Page excerpt

*** Begin section ***

We compare the fitting functions with the optimal weights in Figs. 1, 2 and 3.

Fig. 1
figure1

The values of function wc1 compared with the optimal weights

Fig. 2
figure2

The values of function wc2 compared with the optimal weights

Fig. 3
figure3

The values of function wc3 compared with the optimal weights

Figures 1, 2 and 3 show the comparison results of the three-dimensional interpolation of optimal weights and fitting functions. The red surface represents the optimal weights. The green, yellow, blue planes are fit surfaces of f1, f2 and f3. The correlation coefficient R of f1, f2 and f3 identified that the overall fitness of the function f1 is better than other two. The function f2 gradually deviates from optimal weights while we increase the value of w, and decrease the value of p. The function f3 is slightly coarser than the function f1 in general.

Discussion

Comparison with grid searching and function fitting

Using different gene expression datasets, we compared the optimal cost weights obtained from the grid searching strategy and fitted functions f1, f2 and f3. In Table 6, we compared the WCAs with four different datasets, namely, Ovarian, Prostate, Lung1 and Lung2. The majority over minority class proportion of the four datasets are 1.68, 2.5, 5 and 8 respectively. All WCAs are computed using ELM as the base classifier. We also compare the two approaches with ECSELM. The best fit datasets are listed in Table 6.

For each dataset, we plot the weight variance with different values of w. For different dataset, the fittest function (choice from f1, f2 and f3) might be different (Fig. 4).

Fig. 4
figure4

Cost weight comparison using Ovarian, Prostate, Lung1, Lung2 dataset (p = 1.68, 2.5, 5, 8)

Figure 4 shows that the more unbalanced the dataset is, the higher degree of fitness we can get; and the cost weights obtained from the fitting functions are closer to the optimal weights. In addition, the cost weights from function f1 and f3 are slightly superior to f2. We put all cost weights obtained by different methods in a three-dimensional picture and show the results in Fig. 5.

Fig. 5
figure5

Cost weight comparison in overall

For each dataset, we also illustrate the comparison of WCAs against different w values (Fig. 6). Besides, we compare WCAs of optimal weights and f1–3 with ECSELM [48].

Fig. 6
figure6

WCA comparison with Ovarian, Prostate, Lung1, Lung2 dataset (p = 1.68, 2.5, 5, 8)

*** End section ***

Collection entries
*** Begin section ***

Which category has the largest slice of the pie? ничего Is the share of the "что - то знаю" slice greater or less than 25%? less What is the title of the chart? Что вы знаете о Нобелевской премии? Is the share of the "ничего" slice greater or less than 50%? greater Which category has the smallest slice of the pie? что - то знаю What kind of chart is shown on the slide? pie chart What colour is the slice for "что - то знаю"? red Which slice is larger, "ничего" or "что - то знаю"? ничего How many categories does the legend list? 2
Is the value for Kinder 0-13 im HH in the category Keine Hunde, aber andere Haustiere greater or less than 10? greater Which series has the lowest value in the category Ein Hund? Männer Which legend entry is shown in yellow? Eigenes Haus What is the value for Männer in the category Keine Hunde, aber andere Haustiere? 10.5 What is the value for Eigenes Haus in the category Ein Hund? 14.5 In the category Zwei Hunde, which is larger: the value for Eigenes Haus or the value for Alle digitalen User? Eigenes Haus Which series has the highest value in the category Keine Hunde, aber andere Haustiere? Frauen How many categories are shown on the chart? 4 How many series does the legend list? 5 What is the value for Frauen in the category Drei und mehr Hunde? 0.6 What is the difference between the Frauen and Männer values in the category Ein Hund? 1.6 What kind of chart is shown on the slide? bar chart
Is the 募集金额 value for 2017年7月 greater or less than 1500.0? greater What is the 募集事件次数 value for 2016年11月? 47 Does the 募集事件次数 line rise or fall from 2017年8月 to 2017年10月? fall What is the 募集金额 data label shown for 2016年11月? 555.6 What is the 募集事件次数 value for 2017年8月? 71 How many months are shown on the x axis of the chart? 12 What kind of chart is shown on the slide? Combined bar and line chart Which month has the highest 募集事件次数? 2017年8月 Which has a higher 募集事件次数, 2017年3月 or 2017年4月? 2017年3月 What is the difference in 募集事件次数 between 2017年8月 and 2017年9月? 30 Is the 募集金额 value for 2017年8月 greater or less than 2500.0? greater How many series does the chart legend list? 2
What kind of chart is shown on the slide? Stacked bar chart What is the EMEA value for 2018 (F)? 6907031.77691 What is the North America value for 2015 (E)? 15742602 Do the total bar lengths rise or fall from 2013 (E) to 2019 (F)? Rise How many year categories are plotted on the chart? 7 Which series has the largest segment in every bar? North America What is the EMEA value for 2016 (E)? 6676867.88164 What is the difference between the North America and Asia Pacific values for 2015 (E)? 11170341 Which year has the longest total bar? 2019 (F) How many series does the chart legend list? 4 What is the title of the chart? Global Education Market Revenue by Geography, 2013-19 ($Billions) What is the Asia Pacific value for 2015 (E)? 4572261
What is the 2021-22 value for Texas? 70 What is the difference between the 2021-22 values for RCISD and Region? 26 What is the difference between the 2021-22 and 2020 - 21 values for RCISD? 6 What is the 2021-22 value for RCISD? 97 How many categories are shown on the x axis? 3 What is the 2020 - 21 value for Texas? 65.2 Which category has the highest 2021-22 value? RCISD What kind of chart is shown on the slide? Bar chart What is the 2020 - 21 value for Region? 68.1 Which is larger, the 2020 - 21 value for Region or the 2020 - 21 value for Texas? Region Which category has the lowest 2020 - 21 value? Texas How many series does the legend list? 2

*** End section ***

Required action A
Quote the stretch of the fitting-function excerpt from "Figure 4 shows that" through "with ECSELM [48].".
Required action B
Which gene expression datasets does the fitting-function excerpt name?
You won't need the data for these tasks.

Task output A
Figure 4 shows that the more unbalanced the dataset is, the higher degree of fitness we can get; and the cost weights obtained from the fitting functions are closer to the optimal weights. In addition, the cost weights from function f1 and f3 are slightly superior to f2. We put all cost weights obtained by different methods in a three-dimensional picture and show the results in Fig. 5.

Fig. 5
figure5

Cost weight comparison in overall

For each dataset, we also illustrate the comparison of WCAs against different w values (Fig. 6). Besides, we compare WCAs of optimal weights and f1–3 with ECSELM [48].

Task output B
Ovarian, Prostate, Lung1, Lung2